Meca, G., Ritieni, A., Zhou, T., Li, X.-Z., and Mañes, J. (2013). "Degradation of the minor Fusarium mycotoxin beauvericin by intracellular enzymes of Saccharomyces cerevisiae.", Food Control, 33, pp. 352-358. doi : 10.1016/j.foodcont.2013.03.035 Access to full text
Beauvericin (BEA) is a cyclic depsipeptide with antibiotic and insecticidal effects. It was discovered for the first time from the fungus Beauveria bassiana, but more significantly, is produced by several Fusarium strains, and considered a contaminant of several cereals like corn, wheat and barley.
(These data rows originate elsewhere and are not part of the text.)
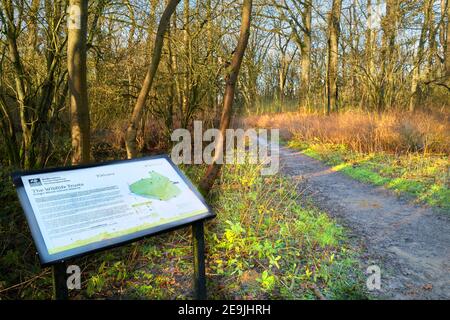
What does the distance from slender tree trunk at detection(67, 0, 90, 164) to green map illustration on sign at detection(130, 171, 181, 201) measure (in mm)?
1519

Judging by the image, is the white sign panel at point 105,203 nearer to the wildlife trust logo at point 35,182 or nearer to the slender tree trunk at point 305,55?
the wildlife trust logo at point 35,182

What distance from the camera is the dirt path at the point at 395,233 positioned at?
270 cm

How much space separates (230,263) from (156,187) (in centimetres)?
124

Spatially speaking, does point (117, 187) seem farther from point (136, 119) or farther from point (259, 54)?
point (259, 54)

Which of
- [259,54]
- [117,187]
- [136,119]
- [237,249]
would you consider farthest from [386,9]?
[259,54]

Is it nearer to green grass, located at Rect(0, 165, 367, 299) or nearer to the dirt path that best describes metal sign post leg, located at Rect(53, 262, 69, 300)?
green grass, located at Rect(0, 165, 367, 299)

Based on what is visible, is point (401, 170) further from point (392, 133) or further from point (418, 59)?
point (418, 59)

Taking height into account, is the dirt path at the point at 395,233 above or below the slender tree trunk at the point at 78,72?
below

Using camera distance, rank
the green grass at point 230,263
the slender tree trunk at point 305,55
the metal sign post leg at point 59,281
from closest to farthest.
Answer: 1. the metal sign post leg at point 59,281
2. the green grass at point 230,263
3. the slender tree trunk at point 305,55

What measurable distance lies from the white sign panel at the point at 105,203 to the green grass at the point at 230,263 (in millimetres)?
994

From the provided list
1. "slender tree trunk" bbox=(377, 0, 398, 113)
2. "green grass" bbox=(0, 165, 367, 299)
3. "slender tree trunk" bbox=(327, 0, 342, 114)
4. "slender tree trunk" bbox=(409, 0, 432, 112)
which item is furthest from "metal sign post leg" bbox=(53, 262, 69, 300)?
"slender tree trunk" bbox=(327, 0, 342, 114)

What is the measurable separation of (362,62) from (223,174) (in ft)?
31.5

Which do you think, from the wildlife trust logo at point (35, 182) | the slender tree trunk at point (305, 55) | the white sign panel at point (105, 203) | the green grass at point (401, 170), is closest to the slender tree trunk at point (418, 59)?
the slender tree trunk at point (305, 55)
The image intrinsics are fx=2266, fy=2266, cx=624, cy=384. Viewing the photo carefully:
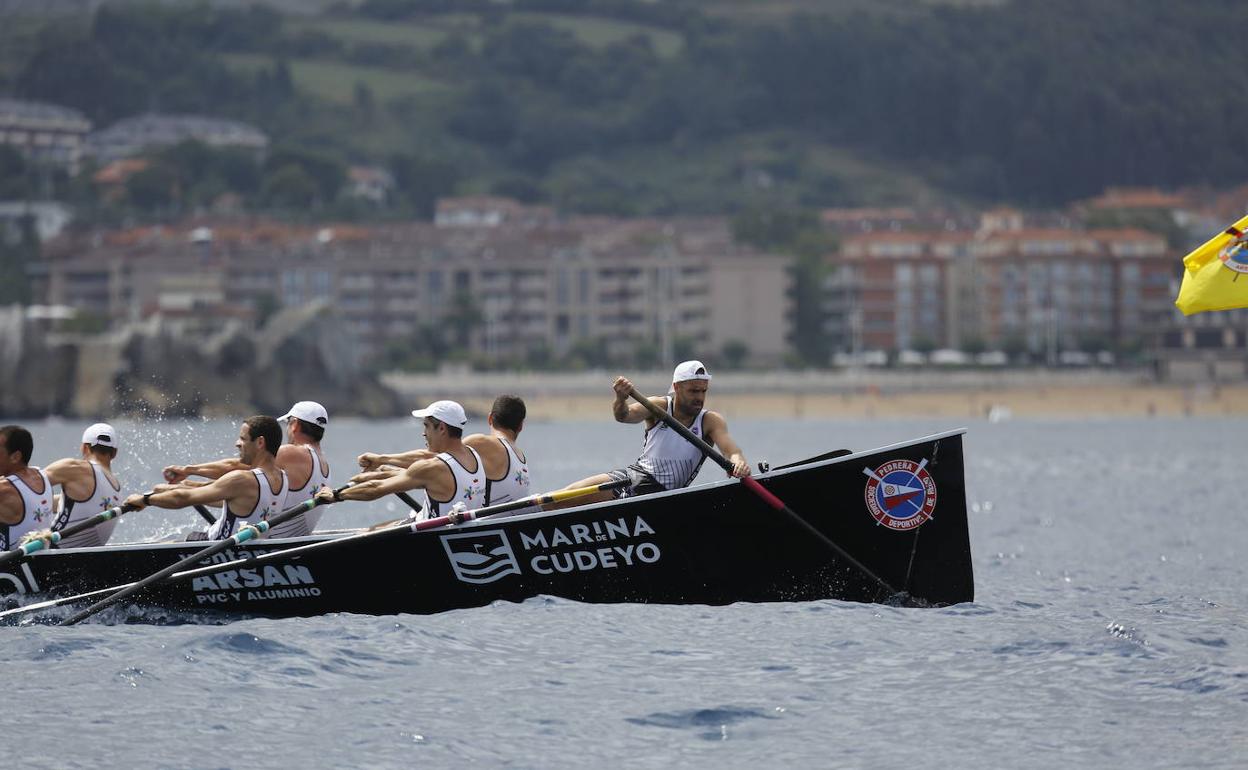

This study investigated the degradation of BEA by intracellular raw enzymes of four strains of Saccharomyces cerevisiae, named LO9, YE5, A34, and A17. The BEA at 25 mg/kg in a model solution and in corn flour was co-incubated with the raw enzymes from the four yeast strains, respectively. The reduction of BEA was evaluated using liquid chromatography coupled to a diode array detector (LC–DAD); the products formed during the co-incubation were determined by liquid chromatography coupled to mass spectrometry-linear ion trap (LC–MS-LIT). In model solution BEA reduction ranged from 83 to 100%. In corn flour treated with the intracellular raw enzymes, the BEA degradation was from 66 to 91%. A product resulted from the BEA degradation was identified.